Reproduce the data below word for word, from the line that contains "Is (x=533, y=431)" through the line that contains "1493 millimetres", with both of those lines included.

═══ PROVIDED RECORDS

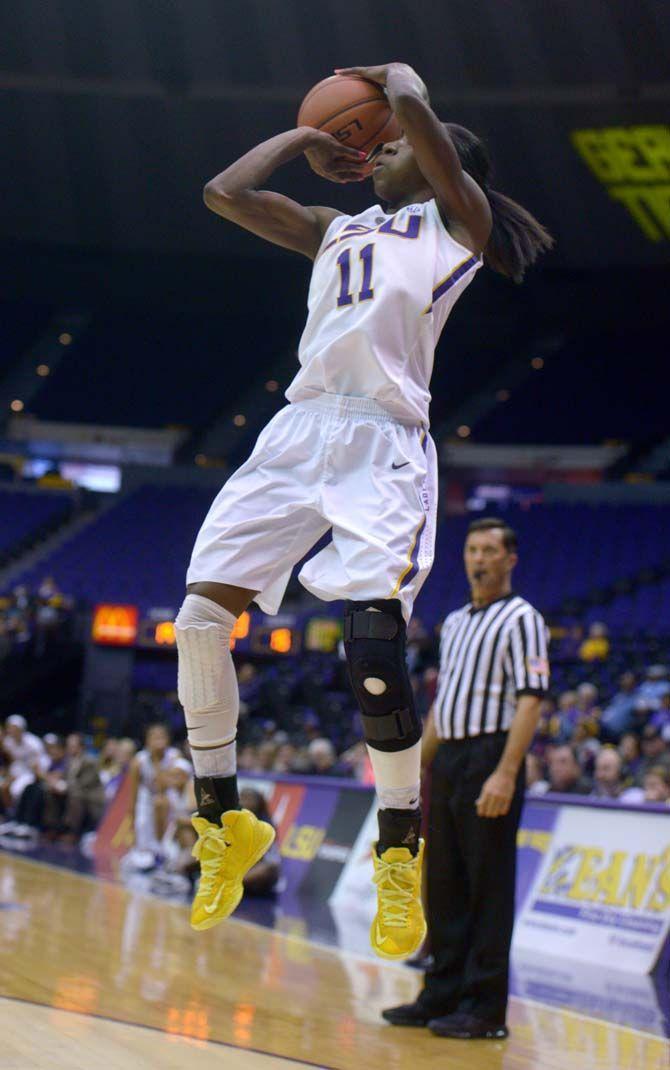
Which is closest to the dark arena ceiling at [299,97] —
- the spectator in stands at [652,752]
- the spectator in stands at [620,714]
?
the spectator in stands at [620,714]

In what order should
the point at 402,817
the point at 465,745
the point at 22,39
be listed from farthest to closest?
the point at 22,39 < the point at 465,745 < the point at 402,817

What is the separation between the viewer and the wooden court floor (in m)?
3.71

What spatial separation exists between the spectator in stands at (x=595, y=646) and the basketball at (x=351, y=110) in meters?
14.5

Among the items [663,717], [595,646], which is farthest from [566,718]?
[595,646]

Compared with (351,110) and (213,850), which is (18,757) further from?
(351,110)

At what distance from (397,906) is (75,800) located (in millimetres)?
11179

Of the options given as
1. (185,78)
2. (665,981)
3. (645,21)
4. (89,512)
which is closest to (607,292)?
(645,21)

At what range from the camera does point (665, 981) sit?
648cm

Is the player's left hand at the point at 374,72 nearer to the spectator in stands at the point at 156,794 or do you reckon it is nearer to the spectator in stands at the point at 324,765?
the spectator in stands at the point at 156,794

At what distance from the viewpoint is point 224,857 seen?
3.27m

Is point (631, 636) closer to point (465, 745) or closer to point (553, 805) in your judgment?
point (553, 805)

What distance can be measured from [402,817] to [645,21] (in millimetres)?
→ 14017

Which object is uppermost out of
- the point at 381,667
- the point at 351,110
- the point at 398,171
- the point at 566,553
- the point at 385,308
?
the point at 566,553

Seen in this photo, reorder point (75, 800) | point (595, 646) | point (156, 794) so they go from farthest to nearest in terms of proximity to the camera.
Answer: point (595, 646) → point (75, 800) → point (156, 794)
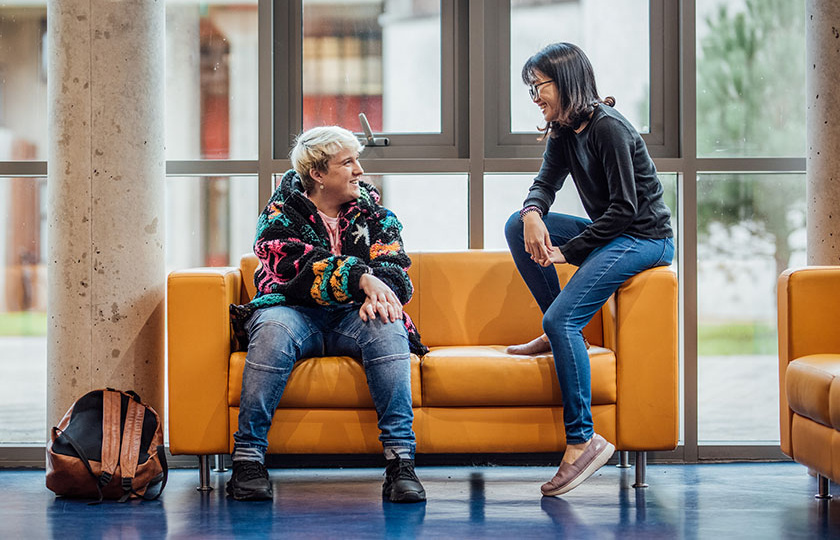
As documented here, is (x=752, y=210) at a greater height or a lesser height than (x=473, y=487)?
greater

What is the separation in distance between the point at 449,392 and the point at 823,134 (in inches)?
71.6

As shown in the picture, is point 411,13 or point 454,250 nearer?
point 454,250

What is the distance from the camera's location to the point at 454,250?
3598 millimetres

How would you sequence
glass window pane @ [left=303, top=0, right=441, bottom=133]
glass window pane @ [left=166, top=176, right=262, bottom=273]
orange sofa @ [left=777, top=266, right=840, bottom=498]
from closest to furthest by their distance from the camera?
orange sofa @ [left=777, top=266, right=840, bottom=498] < glass window pane @ [left=166, top=176, right=262, bottom=273] < glass window pane @ [left=303, top=0, right=441, bottom=133]

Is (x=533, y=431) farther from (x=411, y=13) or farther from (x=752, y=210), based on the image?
(x=411, y=13)

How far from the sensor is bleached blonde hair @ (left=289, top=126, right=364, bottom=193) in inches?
125

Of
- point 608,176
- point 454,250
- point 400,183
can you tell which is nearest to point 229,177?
point 400,183

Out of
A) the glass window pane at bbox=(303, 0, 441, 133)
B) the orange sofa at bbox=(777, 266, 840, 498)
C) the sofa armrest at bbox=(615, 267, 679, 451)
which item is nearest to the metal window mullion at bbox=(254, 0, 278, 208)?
the glass window pane at bbox=(303, 0, 441, 133)

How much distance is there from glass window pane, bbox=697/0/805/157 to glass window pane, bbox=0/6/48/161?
9.17 feet

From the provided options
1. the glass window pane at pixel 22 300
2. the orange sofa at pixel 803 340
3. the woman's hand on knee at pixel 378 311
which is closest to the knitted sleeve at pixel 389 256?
the woman's hand on knee at pixel 378 311

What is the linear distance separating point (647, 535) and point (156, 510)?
1493 millimetres

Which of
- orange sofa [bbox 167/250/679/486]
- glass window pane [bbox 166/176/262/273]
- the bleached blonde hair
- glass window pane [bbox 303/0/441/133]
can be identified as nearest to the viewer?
orange sofa [bbox 167/250/679/486]

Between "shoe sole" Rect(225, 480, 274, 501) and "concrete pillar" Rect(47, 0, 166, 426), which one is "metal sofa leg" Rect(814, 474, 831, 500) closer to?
"shoe sole" Rect(225, 480, 274, 501)

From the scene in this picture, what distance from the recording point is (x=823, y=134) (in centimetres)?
346
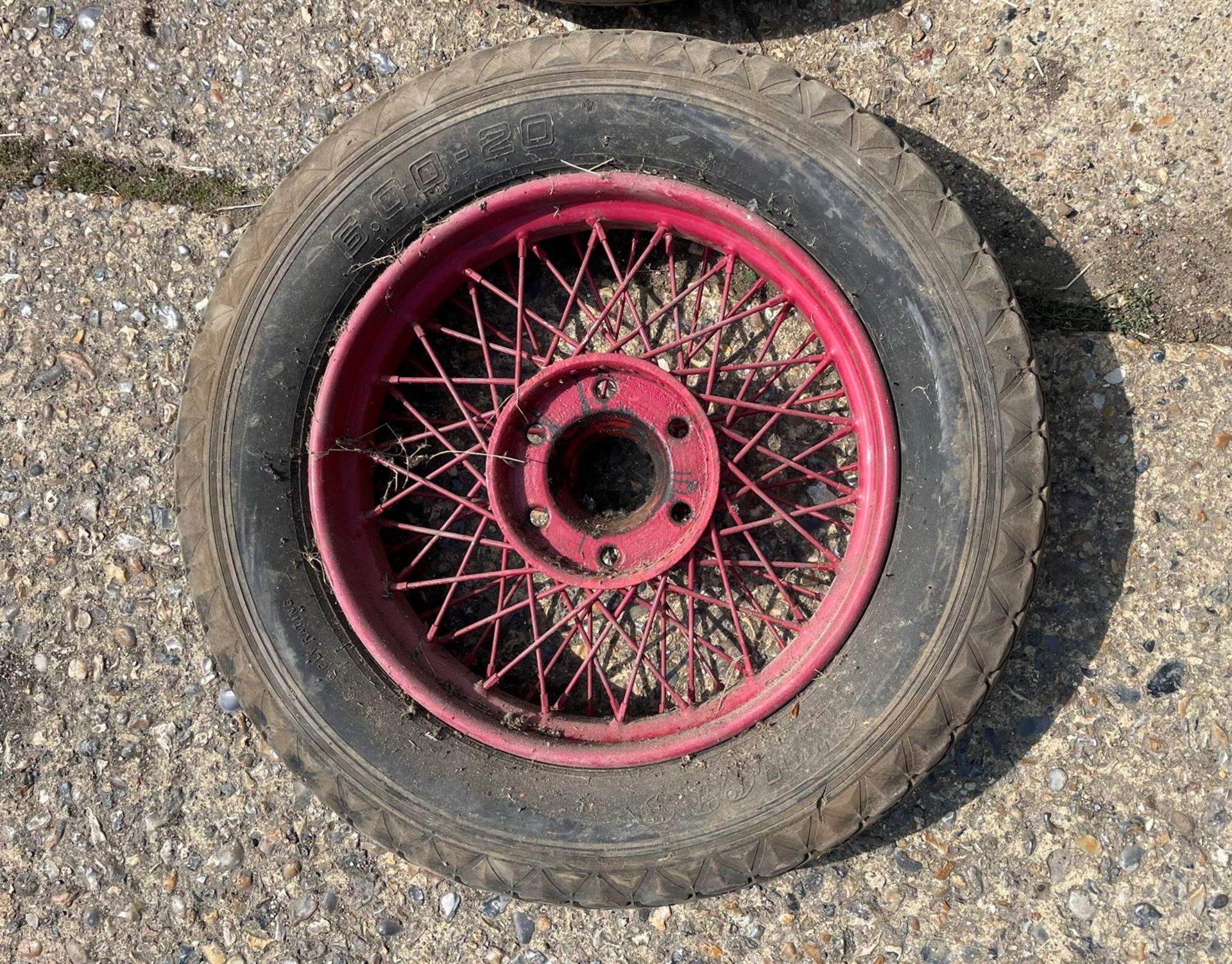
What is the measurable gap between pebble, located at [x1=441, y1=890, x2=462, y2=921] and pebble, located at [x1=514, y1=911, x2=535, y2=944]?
19 cm

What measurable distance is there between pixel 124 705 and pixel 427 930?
125cm

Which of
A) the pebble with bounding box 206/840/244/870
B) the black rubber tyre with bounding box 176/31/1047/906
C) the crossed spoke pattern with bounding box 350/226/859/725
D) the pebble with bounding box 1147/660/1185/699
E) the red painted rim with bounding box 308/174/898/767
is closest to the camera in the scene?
the black rubber tyre with bounding box 176/31/1047/906

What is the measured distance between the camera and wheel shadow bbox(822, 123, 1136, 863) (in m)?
2.72

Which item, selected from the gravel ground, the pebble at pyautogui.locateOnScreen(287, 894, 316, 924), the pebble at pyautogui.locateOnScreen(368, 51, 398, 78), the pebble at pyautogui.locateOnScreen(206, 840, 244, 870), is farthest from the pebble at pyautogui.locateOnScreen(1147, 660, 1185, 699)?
the pebble at pyautogui.locateOnScreen(368, 51, 398, 78)

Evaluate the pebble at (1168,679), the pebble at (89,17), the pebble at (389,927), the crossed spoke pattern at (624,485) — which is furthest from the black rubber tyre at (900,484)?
the pebble at (89,17)

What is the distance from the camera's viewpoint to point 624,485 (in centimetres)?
278

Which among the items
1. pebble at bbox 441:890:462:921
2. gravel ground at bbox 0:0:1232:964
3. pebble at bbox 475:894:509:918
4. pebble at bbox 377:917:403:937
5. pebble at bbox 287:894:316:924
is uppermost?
gravel ground at bbox 0:0:1232:964

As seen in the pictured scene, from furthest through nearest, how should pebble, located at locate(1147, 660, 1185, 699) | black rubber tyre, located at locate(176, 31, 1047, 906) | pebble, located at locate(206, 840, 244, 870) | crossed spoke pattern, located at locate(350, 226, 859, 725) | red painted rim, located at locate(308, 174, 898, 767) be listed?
1. pebble, located at locate(206, 840, 244, 870)
2. pebble, located at locate(1147, 660, 1185, 699)
3. crossed spoke pattern, located at locate(350, 226, 859, 725)
4. red painted rim, located at locate(308, 174, 898, 767)
5. black rubber tyre, located at locate(176, 31, 1047, 906)

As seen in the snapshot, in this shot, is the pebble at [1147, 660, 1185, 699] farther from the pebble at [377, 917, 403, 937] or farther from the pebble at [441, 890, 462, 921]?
the pebble at [377, 917, 403, 937]

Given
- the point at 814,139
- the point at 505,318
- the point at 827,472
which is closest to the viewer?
the point at 814,139

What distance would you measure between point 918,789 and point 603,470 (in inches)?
56.6

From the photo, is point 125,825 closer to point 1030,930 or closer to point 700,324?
point 700,324

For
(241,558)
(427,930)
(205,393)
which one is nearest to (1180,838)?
(427,930)

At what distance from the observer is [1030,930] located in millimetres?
2719
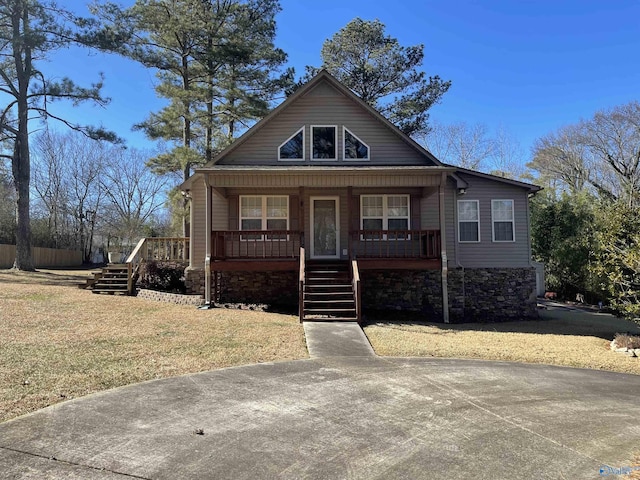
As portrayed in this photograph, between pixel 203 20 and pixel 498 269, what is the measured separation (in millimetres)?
18234

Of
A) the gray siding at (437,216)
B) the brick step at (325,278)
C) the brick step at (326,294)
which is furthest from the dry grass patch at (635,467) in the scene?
the gray siding at (437,216)

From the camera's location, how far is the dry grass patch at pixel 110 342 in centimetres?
573

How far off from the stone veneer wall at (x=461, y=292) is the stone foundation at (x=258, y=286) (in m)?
2.56

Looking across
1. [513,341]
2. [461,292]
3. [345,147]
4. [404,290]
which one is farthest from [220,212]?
[513,341]

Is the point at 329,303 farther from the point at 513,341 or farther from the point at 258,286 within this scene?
the point at 513,341

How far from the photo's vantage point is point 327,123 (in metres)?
14.8

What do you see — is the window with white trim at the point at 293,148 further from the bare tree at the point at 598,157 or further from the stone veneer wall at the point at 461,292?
the bare tree at the point at 598,157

══════

_ANSWER TO THE EXERCISE:_
Is (x=533, y=431) farther from (x=411, y=13) or farther from (x=752, y=210), based on the image?
(x=411, y=13)

How far from the sensor is bleached blonde hair @ (left=289, top=126, right=364, bottom=193) in inches?
125

Of
- point 608,176
- point 454,250
- point 400,183
can you tell which is nearest to point 229,177?
point 400,183

Out of
A) the glass window pane at bbox=(303, 0, 441, 133)
B) the orange sofa at bbox=(777, 266, 840, 498)
C) the sofa armrest at bbox=(615, 267, 679, 451)
which item is nearest to the metal window mullion at bbox=(254, 0, 278, 208)?
the glass window pane at bbox=(303, 0, 441, 133)

How much distance is there from glass window pane, bbox=697/0/805/157 to glass window pane, bbox=0/6/48/161?
9.17 feet

From the provided options
1. the glass window pane at pixel 22 300
2. the orange sofa at pixel 803 340
3. the woman's hand on knee at pixel 378 311
which is closest to the knitted sleeve at pixel 389 256?
the woman's hand on knee at pixel 378 311

What is the linear distance separating point (647, 535) and point (156, 510)?
1493 millimetres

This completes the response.